**Tasks to carry out**
A. Answer the following questions using the call-for-papers email below.
(i) In what year was the journal founded, and under what name?
(ii) At which institution will the conference be held?
(iii) What does the journal's annual Widdifield Award recognize?
B. Output the section of the call-for-papers email from "Attachments:                          ETPJ Call" up to and including "Law at UBC.".

**Given passage**
From:                                         Enrichment - Restitution & Unjust Enrichment Legal Issues <ENRICHMENT@LISTS.MCGILL.CA> on behalf of Lionel Smith <lionel.smith@MCGILL.CA>

Sent:                                           Wednesday 21 May 2025 12:37

To:                                               ENRICHMENT@LISTS.MCGILL.CA

Subject:                                     [RDG] Call for papers: Estates, Trusts and Pensions Journal conference, Vancouver, February 19-20, 2026

Attachments:                          ETPJ Call for papers.docx

 

With apologies for cross-posting, I post this call for papers from Professor Adam Hofri-Winogradow of the Peter A Allard School of Law at UBC.

 

It is wonderful to see such an interesting conference being held at a great law school, in a great city, and sponsored by the Estates, Trusts and Pensions Journal. This journal, founded in 1973 as the Estates and Trusts Journal, is an excellent one for everything related to Equity, trusts, and succession. List members may be interested to know that the ETPJ has an annual Widdifield Award for the best article published in the ETPJ each year.


With my best wishes,

Lionel

 

 

 

 

From: "Hofri, Adam" <hofri@allard.ubc.ca>
Date: Thursday, February 13, 2025 at 23:25
To: ODG <obligations@uwo.ca>
Subject: Call for papers: Estates, Trusts and Pensions Journal conference, Vancouver, February 19-20, 2026

 

Dear all,

 

The Estates, Trusts and Pensions Journal is inviting paper proposals for a conference, to be held February 19-20, 2026 at the Allard School of Law, University of British Columbia.

Contour annotation records

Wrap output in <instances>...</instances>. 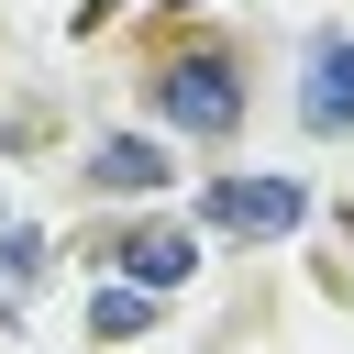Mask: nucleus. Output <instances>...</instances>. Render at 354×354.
<instances>
[{
    "instance_id": "f257e3e1",
    "label": "nucleus",
    "mask_w": 354,
    "mask_h": 354,
    "mask_svg": "<svg viewBox=\"0 0 354 354\" xmlns=\"http://www.w3.org/2000/svg\"><path fill=\"white\" fill-rule=\"evenodd\" d=\"M144 100H155V122L188 133V144H221V133L243 122V77H232V55H210V44L166 55V66L144 77Z\"/></svg>"
},
{
    "instance_id": "f03ea898",
    "label": "nucleus",
    "mask_w": 354,
    "mask_h": 354,
    "mask_svg": "<svg viewBox=\"0 0 354 354\" xmlns=\"http://www.w3.org/2000/svg\"><path fill=\"white\" fill-rule=\"evenodd\" d=\"M111 266H122V288L177 299V288L199 277V232H188V221H144V232H122V243H111Z\"/></svg>"
},
{
    "instance_id": "7ed1b4c3",
    "label": "nucleus",
    "mask_w": 354,
    "mask_h": 354,
    "mask_svg": "<svg viewBox=\"0 0 354 354\" xmlns=\"http://www.w3.org/2000/svg\"><path fill=\"white\" fill-rule=\"evenodd\" d=\"M199 210L232 221V232H299L310 221V188H288V177H210Z\"/></svg>"
},
{
    "instance_id": "20e7f679",
    "label": "nucleus",
    "mask_w": 354,
    "mask_h": 354,
    "mask_svg": "<svg viewBox=\"0 0 354 354\" xmlns=\"http://www.w3.org/2000/svg\"><path fill=\"white\" fill-rule=\"evenodd\" d=\"M166 177H177V155L144 144V133H100L88 144V188H111V199H155Z\"/></svg>"
},
{
    "instance_id": "39448f33",
    "label": "nucleus",
    "mask_w": 354,
    "mask_h": 354,
    "mask_svg": "<svg viewBox=\"0 0 354 354\" xmlns=\"http://www.w3.org/2000/svg\"><path fill=\"white\" fill-rule=\"evenodd\" d=\"M299 122H310V133H354V44H343V33L310 44V100H299Z\"/></svg>"
},
{
    "instance_id": "423d86ee",
    "label": "nucleus",
    "mask_w": 354,
    "mask_h": 354,
    "mask_svg": "<svg viewBox=\"0 0 354 354\" xmlns=\"http://www.w3.org/2000/svg\"><path fill=\"white\" fill-rule=\"evenodd\" d=\"M144 321H155V299H144V288H88V332H111V343H122V332H144Z\"/></svg>"
},
{
    "instance_id": "0eeeda50",
    "label": "nucleus",
    "mask_w": 354,
    "mask_h": 354,
    "mask_svg": "<svg viewBox=\"0 0 354 354\" xmlns=\"http://www.w3.org/2000/svg\"><path fill=\"white\" fill-rule=\"evenodd\" d=\"M0 266H11V277H33V266H44V232H22V221H0Z\"/></svg>"
},
{
    "instance_id": "6e6552de",
    "label": "nucleus",
    "mask_w": 354,
    "mask_h": 354,
    "mask_svg": "<svg viewBox=\"0 0 354 354\" xmlns=\"http://www.w3.org/2000/svg\"><path fill=\"white\" fill-rule=\"evenodd\" d=\"M111 11H122V0H77V33H88V22H111Z\"/></svg>"
},
{
    "instance_id": "1a4fd4ad",
    "label": "nucleus",
    "mask_w": 354,
    "mask_h": 354,
    "mask_svg": "<svg viewBox=\"0 0 354 354\" xmlns=\"http://www.w3.org/2000/svg\"><path fill=\"white\" fill-rule=\"evenodd\" d=\"M0 321H11V310H0Z\"/></svg>"
}]
</instances>
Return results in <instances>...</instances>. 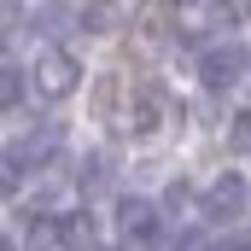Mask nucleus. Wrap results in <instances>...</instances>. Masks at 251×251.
<instances>
[{
  "label": "nucleus",
  "mask_w": 251,
  "mask_h": 251,
  "mask_svg": "<svg viewBox=\"0 0 251 251\" xmlns=\"http://www.w3.org/2000/svg\"><path fill=\"white\" fill-rule=\"evenodd\" d=\"M240 70H246V47H240V41H222V47H210V53L199 59L204 88H234V82H240Z\"/></svg>",
  "instance_id": "f257e3e1"
},
{
  "label": "nucleus",
  "mask_w": 251,
  "mask_h": 251,
  "mask_svg": "<svg viewBox=\"0 0 251 251\" xmlns=\"http://www.w3.org/2000/svg\"><path fill=\"white\" fill-rule=\"evenodd\" d=\"M76 88V59L70 53H41L35 59V94H47V100H59V94H70Z\"/></svg>",
  "instance_id": "f03ea898"
},
{
  "label": "nucleus",
  "mask_w": 251,
  "mask_h": 251,
  "mask_svg": "<svg viewBox=\"0 0 251 251\" xmlns=\"http://www.w3.org/2000/svg\"><path fill=\"white\" fill-rule=\"evenodd\" d=\"M240 210H246V181H240V176H222L216 187L204 193V216H210V222H234Z\"/></svg>",
  "instance_id": "7ed1b4c3"
},
{
  "label": "nucleus",
  "mask_w": 251,
  "mask_h": 251,
  "mask_svg": "<svg viewBox=\"0 0 251 251\" xmlns=\"http://www.w3.org/2000/svg\"><path fill=\"white\" fill-rule=\"evenodd\" d=\"M117 228H123V240L146 246V240H158V210H152L146 199H123V204H117Z\"/></svg>",
  "instance_id": "20e7f679"
},
{
  "label": "nucleus",
  "mask_w": 251,
  "mask_h": 251,
  "mask_svg": "<svg viewBox=\"0 0 251 251\" xmlns=\"http://www.w3.org/2000/svg\"><path fill=\"white\" fill-rule=\"evenodd\" d=\"M158 123H164V88H140V100H134V128L152 134Z\"/></svg>",
  "instance_id": "39448f33"
},
{
  "label": "nucleus",
  "mask_w": 251,
  "mask_h": 251,
  "mask_svg": "<svg viewBox=\"0 0 251 251\" xmlns=\"http://www.w3.org/2000/svg\"><path fill=\"white\" fill-rule=\"evenodd\" d=\"M18 100H24V76H18L12 64H0V111H12Z\"/></svg>",
  "instance_id": "423d86ee"
},
{
  "label": "nucleus",
  "mask_w": 251,
  "mask_h": 251,
  "mask_svg": "<svg viewBox=\"0 0 251 251\" xmlns=\"http://www.w3.org/2000/svg\"><path fill=\"white\" fill-rule=\"evenodd\" d=\"M18 181H24V170L12 164V152H0V199H12V193H18Z\"/></svg>",
  "instance_id": "0eeeda50"
},
{
  "label": "nucleus",
  "mask_w": 251,
  "mask_h": 251,
  "mask_svg": "<svg viewBox=\"0 0 251 251\" xmlns=\"http://www.w3.org/2000/svg\"><path fill=\"white\" fill-rule=\"evenodd\" d=\"M170 251H210V240H204V228H181Z\"/></svg>",
  "instance_id": "6e6552de"
},
{
  "label": "nucleus",
  "mask_w": 251,
  "mask_h": 251,
  "mask_svg": "<svg viewBox=\"0 0 251 251\" xmlns=\"http://www.w3.org/2000/svg\"><path fill=\"white\" fill-rule=\"evenodd\" d=\"M64 240H70V246H88V240H94L88 216H70V222H64Z\"/></svg>",
  "instance_id": "1a4fd4ad"
},
{
  "label": "nucleus",
  "mask_w": 251,
  "mask_h": 251,
  "mask_svg": "<svg viewBox=\"0 0 251 251\" xmlns=\"http://www.w3.org/2000/svg\"><path fill=\"white\" fill-rule=\"evenodd\" d=\"M234 152H251V111L234 117Z\"/></svg>",
  "instance_id": "9d476101"
},
{
  "label": "nucleus",
  "mask_w": 251,
  "mask_h": 251,
  "mask_svg": "<svg viewBox=\"0 0 251 251\" xmlns=\"http://www.w3.org/2000/svg\"><path fill=\"white\" fill-rule=\"evenodd\" d=\"M82 187H105V158H88V176H82Z\"/></svg>",
  "instance_id": "9b49d317"
},
{
  "label": "nucleus",
  "mask_w": 251,
  "mask_h": 251,
  "mask_svg": "<svg viewBox=\"0 0 251 251\" xmlns=\"http://www.w3.org/2000/svg\"><path fill=\"white\" fill-rule=\"evenodd\" d=\"M222 251H251V240H228V246H222Z\"/></svg>",
  "instance_id": "f8f14e48"
},
{
  "label": "nucleus",
  "mask_w": 251,
  "mask_h": 251,
  "mask_svg": "<svg viewBox=\"0 0 251 251\" xmlns=\"http://www.w3.org/2000/svg\"><path fill=\"white\" fill-rule=\"evenodd\" d=\"M0 251H12V240H6V234H0Z\"/></svg>",
  "instance_id": "ddd939ff"
}]
</instances>
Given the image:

**Responses by task**
A.
(i) 1973, as the Estates and Trusts Journal.
(ii) The Allard School of Law, University of British Columbia.
(iii) The best article published in the ETPJ each year.

B.
Attachments:                          ETPJ Call for papers.docx

 

With apologies for cross-posting, I post this call for papers from Professor Adam Hofri-Winogradow of the Peter A Allard School of Law at UBC.